Your right to a peaceful, dignified death

Our President, Penny Hackett was interviewed for this editorial piece for the Sydney Morning Herald that was published on Wednesday 10 April 2019.

In an ideal world, everyone would experience a ‘good death’ – pain free and without trauma. With scientific and medical advancements curing diseases and prolonging life, we are living longer, but not always in a desirable state.

On top of pain, nausea and breathlessness comes the loss of independence and, sometimes, the inability to eat or communicate with loved ones. Unfortunately, even the best palliative care cannot address all suffering at end of life.

An overwhelming majority of Australians agree that with the right protocols and laws in place, people should have far more control and say over how, and when, they die.

Formerly the Voluntary Euthanasia Society of NSW, Dying with Dignity NSW is an advocacy group which has been campaigning for voluntary assisted dying laws for more than 30 years.

Its president, Penny Hackett, has read more than 4000 messages to MPs. Many of those messages are testimonials from traumatised family members who have witnessed the excruciating demise of a loved one.

‘‘It’s hard to understand how members of parliament can ignore these messages,’’ she says.

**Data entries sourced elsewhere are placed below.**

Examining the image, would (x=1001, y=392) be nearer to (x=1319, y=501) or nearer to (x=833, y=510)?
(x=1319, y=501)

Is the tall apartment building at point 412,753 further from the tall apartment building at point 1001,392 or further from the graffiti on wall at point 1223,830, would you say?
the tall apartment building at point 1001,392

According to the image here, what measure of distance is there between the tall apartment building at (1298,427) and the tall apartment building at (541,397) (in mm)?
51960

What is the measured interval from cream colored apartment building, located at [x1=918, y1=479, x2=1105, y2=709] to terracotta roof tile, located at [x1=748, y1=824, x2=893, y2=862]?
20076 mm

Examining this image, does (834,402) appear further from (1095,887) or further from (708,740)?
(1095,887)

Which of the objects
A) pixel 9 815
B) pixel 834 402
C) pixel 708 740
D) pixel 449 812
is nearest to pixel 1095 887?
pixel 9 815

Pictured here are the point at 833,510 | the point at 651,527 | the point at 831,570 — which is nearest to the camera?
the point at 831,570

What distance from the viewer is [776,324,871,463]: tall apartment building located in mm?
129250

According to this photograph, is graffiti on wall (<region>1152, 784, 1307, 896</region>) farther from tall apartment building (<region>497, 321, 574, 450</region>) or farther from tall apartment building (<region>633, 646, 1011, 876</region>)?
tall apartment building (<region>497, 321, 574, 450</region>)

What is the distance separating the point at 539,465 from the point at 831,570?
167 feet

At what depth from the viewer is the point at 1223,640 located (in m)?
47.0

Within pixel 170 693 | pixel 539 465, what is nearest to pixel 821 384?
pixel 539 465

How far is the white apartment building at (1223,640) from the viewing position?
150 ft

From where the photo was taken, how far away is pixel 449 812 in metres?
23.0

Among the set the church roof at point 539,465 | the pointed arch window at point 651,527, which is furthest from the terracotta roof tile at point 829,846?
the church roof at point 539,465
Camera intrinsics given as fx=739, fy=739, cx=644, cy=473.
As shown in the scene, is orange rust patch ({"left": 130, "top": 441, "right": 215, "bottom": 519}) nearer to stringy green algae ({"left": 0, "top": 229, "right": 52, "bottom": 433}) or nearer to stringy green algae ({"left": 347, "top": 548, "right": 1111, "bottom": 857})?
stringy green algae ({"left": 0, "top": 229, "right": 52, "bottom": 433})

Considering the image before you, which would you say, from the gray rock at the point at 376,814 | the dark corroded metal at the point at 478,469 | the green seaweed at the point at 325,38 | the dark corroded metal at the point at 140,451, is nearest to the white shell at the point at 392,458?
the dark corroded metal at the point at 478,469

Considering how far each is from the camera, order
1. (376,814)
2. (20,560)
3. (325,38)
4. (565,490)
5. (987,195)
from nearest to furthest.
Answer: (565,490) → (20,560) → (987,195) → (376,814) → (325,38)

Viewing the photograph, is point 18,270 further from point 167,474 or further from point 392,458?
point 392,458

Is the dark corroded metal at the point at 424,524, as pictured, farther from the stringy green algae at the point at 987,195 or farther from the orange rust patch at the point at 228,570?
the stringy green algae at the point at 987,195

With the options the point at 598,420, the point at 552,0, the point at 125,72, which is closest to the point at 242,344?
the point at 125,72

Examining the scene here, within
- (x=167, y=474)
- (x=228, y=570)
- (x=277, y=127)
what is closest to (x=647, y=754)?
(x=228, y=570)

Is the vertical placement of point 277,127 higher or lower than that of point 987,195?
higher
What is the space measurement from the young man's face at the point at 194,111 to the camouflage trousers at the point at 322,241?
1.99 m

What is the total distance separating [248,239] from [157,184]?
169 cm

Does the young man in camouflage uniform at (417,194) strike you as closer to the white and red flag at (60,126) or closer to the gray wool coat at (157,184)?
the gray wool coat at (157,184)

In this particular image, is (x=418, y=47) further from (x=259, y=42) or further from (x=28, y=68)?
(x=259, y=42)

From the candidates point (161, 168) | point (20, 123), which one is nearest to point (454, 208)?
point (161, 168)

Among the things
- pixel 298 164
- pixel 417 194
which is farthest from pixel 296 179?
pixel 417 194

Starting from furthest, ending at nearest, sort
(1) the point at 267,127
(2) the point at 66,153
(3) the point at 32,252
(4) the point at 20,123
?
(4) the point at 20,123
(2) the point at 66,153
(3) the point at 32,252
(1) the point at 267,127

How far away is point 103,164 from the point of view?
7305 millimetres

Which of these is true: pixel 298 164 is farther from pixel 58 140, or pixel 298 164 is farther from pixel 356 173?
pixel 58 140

‘‘It’s a constant stream of terrible recollections, people often say things like: ‘It has been 10 years and I still cannot forget the days leading up to my husband’s death, the whole family was traumatised’.’’

When Roy Morgan surveyed Australians in 2017, 85 per cent of respondents supported voluntary assisted dying, up from 74 per cent in 1996.

This includes frontline service workers such as members of the Australian Nursing and Midwifery Federation, which supports legislative change.

High rates of suicide among the elderly and terminally ill prompted former Western Australia Police Union president George Tilbury to last year publicly support legislative change, saying too often first responders are left traumatised. A percentage of people vehemently oppose a change to legislation. They are generally bound by religious or ideological views, yet have particular sway in parliaments and over medical bodies, Hackett says.

Those who oppose changing the law often make false claims, she says, including that assisted dying laws would damage palliative care or undermine the relationship between doctors and patients.

‘‘A common scare tactic is that it’s not possible to create adequate safeguards, but evidence from other jurisdictions shows that safeguards work and that vulnerable people aren’t being taken advantage of,’’ Hackett says.

She argues that for people who oppose euthanasia, a first-hand experience can change even the toughest of minds.

‘‘Unless you’ve watched someone dying you don’t know what it’s like.’’

An Advance Care Directive is a document which sets out the desired medical treatment if someone becomes unable to communicate their wishes.

Dying with Dignity NSW has a comprehensive Advance Care Planning Guide, which includes two types of Advance Care Directives and the legal forms required to appoint an enduring guardian.

Forms are available at dwdnsw.org.au or by emailing dwd@dwdnsw.org.au

‘‘The most important thing is to have open and honest discussions with your loved ones about your wishes before it’s too late,’’ Hackett says.

‘‘We all want a peaceful death but we must put plans in place to give us the best possible chance of a gentle end to our lives.’’

‘Unless you’ve watched someone dying you don’t know what it’s like.’